───── Selected excerpt ─────

Thanks to Rebecca Zephyr Thomas. It's not easy to photograph me.
Thanks also for asking important questions close to my heart and how I co-found a skincare company, exploring and redefining ideas of 'beauty' through my work as a photographer which extends to my role as creative director for Girl Undiscovered.
I've been a photographer in a boys club of an industry for over 20 years now. We are in interesting times and for the first time I am hopeful for the future.
Sara Orme: Woman Rediscovered
Girl Undiscovered is the newest and most exciting ethical beauty brand to come out of New Zealand. The company was founded by three close friends; Charlotte Devereux, Sara Orme and Philly Gebbie. Girl Undiscovered taps into current beauty trends such as a clear, ethically sourced supply chain, real relationships with the people who produce the raw ingredients that go into the products and a message of female freedom at the center of the brand. These days no one wants a beauty product that has increased suffering in the world, whether it is human, animal or environmental and that philosophy is at the heart of Girl Undiscovered.
The products themselves are gorgeously packaged; they feature dreamy photographs of girls running through fields or swimming in the sea. A luxe hippie vibe: a vision of New Zealand by way of California. Sara Orme is the creative director at Girl Undiscovered and to her female freedom isn’t just a convenient marketing tool; it is something she has devoted her life to. Sara was one of the first New Zealanders to study feminism at university, she went on to work as a photographer in what was (and still is arguably today) a largely male-dominated industry.
I caught up with Sara to discuss her 1993 documentary photography series shot at Cannes Film Festival, the rise of Me Too and the fall of the male chauvinist pig, and what’s next for Girl Undiscovered.
Where did all this dreaminess and sense of freedom that is so evident in your work as a photographer and now Girl Undiscovered come from?
Well...I had a very creative childhood. We were always creating something growing up and beauty was something that I was always surrounded in. Beautiful paintings, craft, food, music, friends, our house was filled with it. I also grew up in a single parent family where we were encouraged to be independent and free thinkers. We didn’t grow up with many rules and lucky for Mum I was a pretty good kid.
I was a very girly girl and a lot of my childhood friends were also very creative, so we used to just slip into this very idyllic world that I guess was pretty dreamy. It’s kind of interesting talking about this now because another part of my life was quite feisty as Mum was such a big advocate for fairness in the world, she was very outwardly political about these things and never held back with her opinions. We’d be in the supermarket and Mum would say loudly ‘we’re not buying that Nestle chocolate, we’re boycotting it because it’s from South Africa’ and of course this was during the time of apartheid. So, I guess it was a crazy mix of dreamy creativity and stand up strong for what you believe in. What I love most is that history has proved to the world that people like my Mother were right. I think all radical ideas get proven right in the end. I love this about history and I love this about my Mother. I hate that word empowering but that’s what it is. It’s also a reminder to me to be brave and trust that if you believe something is right or wrong then stand by it. Be strong.
What drew you to photography originally?
My mother was an Art teacher and I am sure that had something to do with it. My childhood was very dreamy and creative and photography somehow slotted into that.

─────

Exercise tasks:
• A. Return the portion of the Sara Orme interview from "My mother was" to "slotted into that.", copied word for word.
• B. According to the Sara Orme interview, which three people founded Girl Undiscovered?

───── Provided records ─────

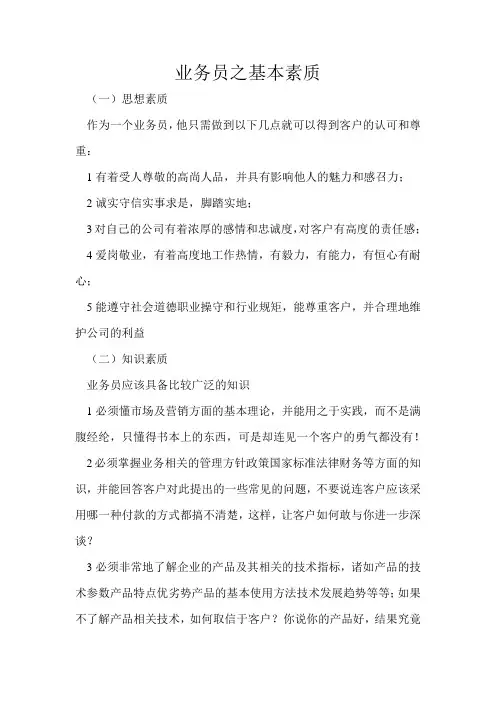 业务员之基本素质

（一）思想素质

作为一个业务员，他只需做到以下几点就可以得到客户的认可和尊重：

1 有着受人尊敬的高尚人品，并具有影响他人的魅力和感召力；

2 诚实守信实事求是，脚踏实地；

3 对自己的公司有着浓厚的感情和忠诚度，对客户有高度的责任感；

4 爱岗敬业，有着高度地工作热情，有毅力，有能力，有恒心有耐心；

5 能遵守社会道德职业操守和行业规矩，能尊重客户，并合理地维护公司的利益

（二）知识素质

业务员应该具备比较广泛的知识

1 必须懂市场及营销方面的基本理论，并能用之于实践，而不是满腹经纶，只懂得书本上的东西，可是却连见一个客户的勇气都没有！

2 必须掌握业务相关的管理方针政策国家标准法律财务等方面的知识，并能回答客户对此提出的一些常见的问题，不要说连客户应该采用哪一种付款的方式都搞不清楚，这样，让客户如何敢与你进一步深谈？

3 必须非常地了解企业的产品及其相关的技术指标，诸如产品的技术参数产品特点优劣势产品的基本使用方法技术发展趋势等等；如果不了解产品相关技术，如何取信于客户？你说你的产品好，结果究竟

─────

Exercise solutions:
• A.
My mother was an Art teacher and I am sure that had something to do with it. My childhood was very dreamy and creative and photography somehow slotted into that.

• B. Charlotte Devereux, Sara Orme and Philly Gebbie